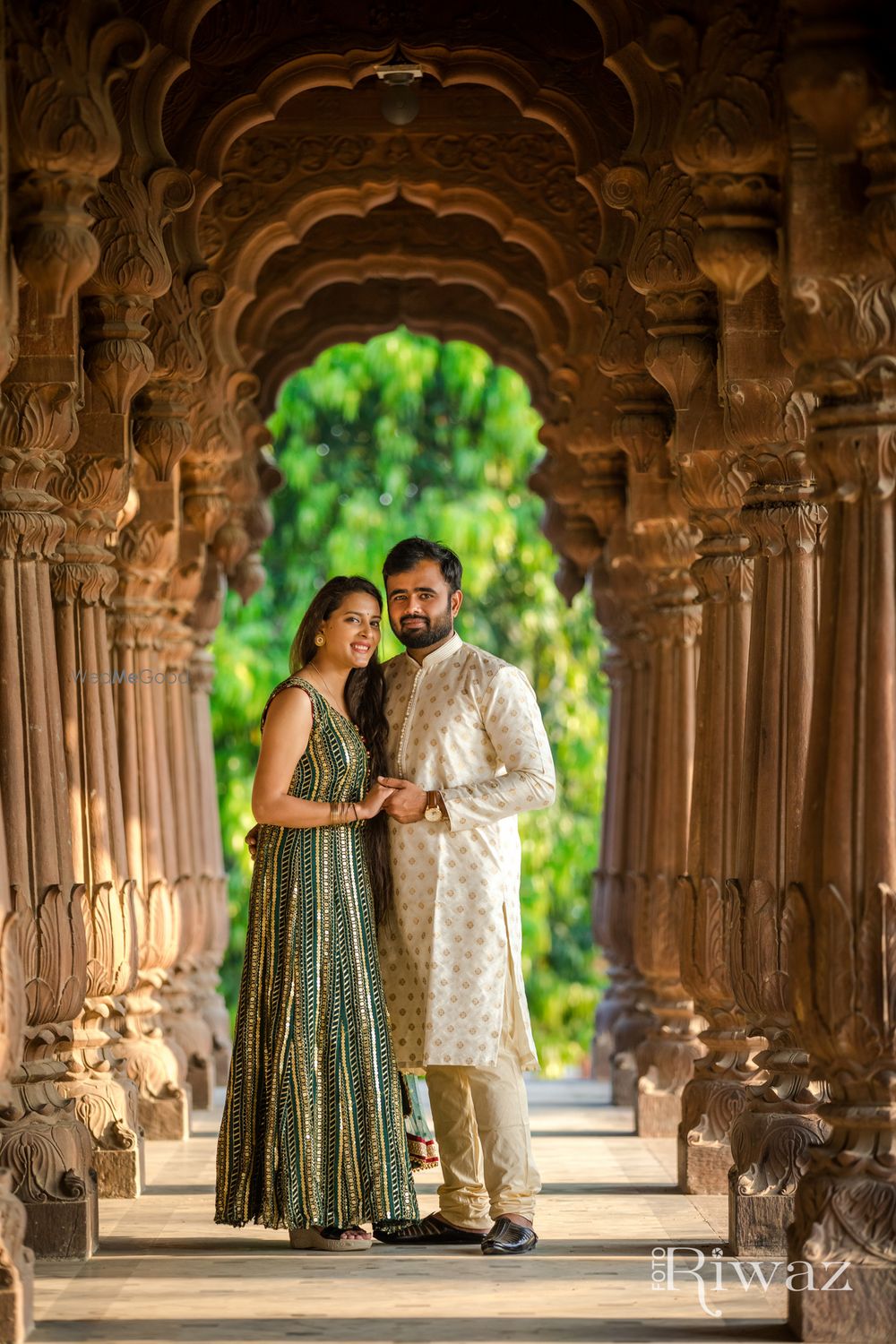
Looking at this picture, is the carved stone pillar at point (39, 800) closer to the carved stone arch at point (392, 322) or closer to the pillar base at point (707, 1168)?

---

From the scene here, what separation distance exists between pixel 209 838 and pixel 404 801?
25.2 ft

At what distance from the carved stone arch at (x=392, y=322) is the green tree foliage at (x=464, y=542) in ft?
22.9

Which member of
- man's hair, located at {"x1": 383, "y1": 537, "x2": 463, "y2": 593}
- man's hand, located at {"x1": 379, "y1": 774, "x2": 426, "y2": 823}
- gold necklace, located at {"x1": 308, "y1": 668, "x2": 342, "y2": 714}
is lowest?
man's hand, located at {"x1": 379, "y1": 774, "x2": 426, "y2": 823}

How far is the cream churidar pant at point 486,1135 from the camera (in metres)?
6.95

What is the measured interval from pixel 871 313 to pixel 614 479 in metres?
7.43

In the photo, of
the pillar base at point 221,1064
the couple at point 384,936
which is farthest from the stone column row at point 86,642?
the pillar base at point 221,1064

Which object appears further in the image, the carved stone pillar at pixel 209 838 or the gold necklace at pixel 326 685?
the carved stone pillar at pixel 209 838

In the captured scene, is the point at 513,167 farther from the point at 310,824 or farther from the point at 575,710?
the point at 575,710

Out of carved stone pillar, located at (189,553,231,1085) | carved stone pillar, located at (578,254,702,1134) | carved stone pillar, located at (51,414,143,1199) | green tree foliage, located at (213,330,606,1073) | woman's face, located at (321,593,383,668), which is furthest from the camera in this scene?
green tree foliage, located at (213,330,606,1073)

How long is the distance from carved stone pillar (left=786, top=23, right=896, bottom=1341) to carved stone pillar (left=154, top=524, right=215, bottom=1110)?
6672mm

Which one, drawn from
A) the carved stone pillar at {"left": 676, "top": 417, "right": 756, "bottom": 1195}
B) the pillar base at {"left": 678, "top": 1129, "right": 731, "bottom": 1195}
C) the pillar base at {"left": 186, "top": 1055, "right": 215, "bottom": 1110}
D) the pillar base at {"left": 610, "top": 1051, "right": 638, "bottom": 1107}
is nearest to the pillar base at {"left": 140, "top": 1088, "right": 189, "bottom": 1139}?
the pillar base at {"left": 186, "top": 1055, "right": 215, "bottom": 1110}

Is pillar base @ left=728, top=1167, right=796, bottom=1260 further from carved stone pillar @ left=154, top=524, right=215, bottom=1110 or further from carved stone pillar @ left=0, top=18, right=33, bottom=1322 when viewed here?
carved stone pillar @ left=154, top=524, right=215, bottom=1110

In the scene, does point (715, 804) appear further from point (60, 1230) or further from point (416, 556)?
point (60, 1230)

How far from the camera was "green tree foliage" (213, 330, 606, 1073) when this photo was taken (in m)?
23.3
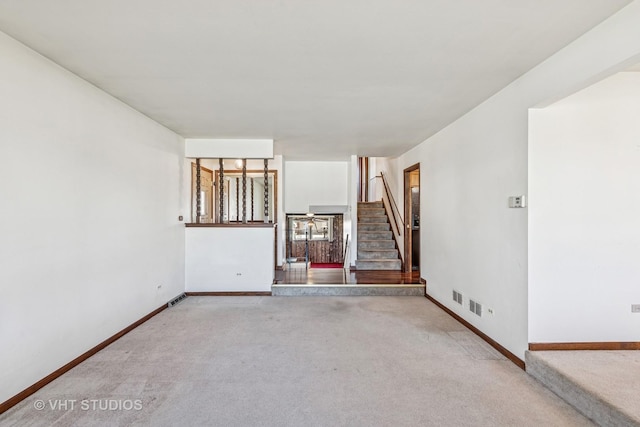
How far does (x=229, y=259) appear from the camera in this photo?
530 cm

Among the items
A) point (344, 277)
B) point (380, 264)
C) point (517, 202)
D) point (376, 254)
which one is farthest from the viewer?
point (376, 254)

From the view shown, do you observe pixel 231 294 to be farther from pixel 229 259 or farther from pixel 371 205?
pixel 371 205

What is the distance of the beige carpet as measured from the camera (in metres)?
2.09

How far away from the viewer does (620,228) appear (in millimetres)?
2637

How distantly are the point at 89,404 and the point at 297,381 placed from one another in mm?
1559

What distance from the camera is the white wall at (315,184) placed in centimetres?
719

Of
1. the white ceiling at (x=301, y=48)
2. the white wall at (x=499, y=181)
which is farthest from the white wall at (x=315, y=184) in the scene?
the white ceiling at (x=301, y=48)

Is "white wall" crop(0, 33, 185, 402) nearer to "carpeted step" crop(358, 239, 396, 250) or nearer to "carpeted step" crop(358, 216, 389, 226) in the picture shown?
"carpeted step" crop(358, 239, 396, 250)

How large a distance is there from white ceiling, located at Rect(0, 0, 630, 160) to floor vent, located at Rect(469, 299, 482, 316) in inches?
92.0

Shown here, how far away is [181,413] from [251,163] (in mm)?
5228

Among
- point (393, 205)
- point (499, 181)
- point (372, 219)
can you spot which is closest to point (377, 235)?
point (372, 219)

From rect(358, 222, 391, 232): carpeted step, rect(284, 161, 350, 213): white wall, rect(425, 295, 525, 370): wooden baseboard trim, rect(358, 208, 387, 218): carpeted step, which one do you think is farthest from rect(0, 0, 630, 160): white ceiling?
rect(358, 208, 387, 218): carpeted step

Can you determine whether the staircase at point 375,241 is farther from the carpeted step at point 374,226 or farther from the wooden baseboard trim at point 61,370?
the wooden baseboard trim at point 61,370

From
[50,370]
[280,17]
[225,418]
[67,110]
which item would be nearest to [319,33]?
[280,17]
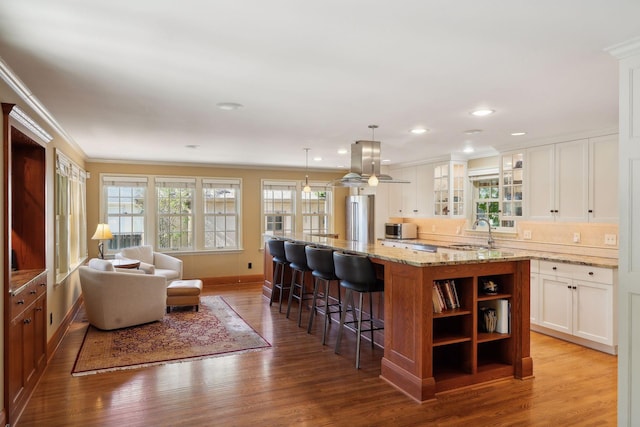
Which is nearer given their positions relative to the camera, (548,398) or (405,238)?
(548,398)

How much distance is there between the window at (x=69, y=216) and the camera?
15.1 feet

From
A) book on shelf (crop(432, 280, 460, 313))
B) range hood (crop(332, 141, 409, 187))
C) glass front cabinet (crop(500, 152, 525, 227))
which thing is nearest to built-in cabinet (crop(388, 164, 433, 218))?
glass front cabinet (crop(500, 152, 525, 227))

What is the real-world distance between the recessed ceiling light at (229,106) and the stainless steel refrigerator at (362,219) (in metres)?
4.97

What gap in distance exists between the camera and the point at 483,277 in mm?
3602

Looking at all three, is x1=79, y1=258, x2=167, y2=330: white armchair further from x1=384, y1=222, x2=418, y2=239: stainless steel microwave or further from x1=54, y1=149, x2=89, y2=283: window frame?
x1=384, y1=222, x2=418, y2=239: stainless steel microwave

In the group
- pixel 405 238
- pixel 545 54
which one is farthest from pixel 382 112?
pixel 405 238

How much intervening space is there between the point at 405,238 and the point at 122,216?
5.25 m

...

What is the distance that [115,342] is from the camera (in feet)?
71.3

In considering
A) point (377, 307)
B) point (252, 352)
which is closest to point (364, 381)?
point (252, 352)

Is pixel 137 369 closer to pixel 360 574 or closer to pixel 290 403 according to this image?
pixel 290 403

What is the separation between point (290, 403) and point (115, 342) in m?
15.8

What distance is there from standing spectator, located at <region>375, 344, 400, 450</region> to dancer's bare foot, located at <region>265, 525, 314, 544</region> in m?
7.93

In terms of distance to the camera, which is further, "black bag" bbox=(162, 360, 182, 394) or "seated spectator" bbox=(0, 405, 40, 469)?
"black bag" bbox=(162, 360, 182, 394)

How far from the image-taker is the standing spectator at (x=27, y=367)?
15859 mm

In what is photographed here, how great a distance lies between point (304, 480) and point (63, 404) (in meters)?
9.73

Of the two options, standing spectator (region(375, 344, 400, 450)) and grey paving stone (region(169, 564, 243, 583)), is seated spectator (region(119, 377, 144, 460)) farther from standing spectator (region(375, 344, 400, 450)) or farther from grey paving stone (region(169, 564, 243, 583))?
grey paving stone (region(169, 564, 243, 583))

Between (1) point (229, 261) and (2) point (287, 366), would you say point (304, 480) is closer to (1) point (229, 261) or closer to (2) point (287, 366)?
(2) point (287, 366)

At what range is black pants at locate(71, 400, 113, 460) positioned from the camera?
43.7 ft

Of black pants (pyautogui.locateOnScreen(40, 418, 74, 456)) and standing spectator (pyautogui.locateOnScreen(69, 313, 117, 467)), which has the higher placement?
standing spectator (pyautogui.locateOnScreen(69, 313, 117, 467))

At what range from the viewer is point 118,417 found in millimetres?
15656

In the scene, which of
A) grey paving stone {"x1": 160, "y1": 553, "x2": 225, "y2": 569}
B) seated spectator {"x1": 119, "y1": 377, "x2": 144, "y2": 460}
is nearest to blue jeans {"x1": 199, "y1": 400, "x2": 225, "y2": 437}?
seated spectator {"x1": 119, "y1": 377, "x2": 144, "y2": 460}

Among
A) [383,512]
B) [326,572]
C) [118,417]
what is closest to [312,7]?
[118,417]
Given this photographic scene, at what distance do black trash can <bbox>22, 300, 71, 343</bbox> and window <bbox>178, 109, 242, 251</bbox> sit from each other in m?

> _GIVEN EXERCISE_
Pick out each line in the records that contains the word "nearest" and copy it. Count only matches with the same uppercase and lowercase letters.

> _SOLVED PROBLEM_
is nearest to the pillar base at {"left": 140, "top": 1088, "right": 189, "bottom": 1139}?
which item would be nearest to [319,33]?
which thing is nearest to built-in cabinet (crop(388, 164, 433, 218))?
is nearest to blue jeans {"x1": 199, "y1": 400, "x2": 225, "y2": 437}?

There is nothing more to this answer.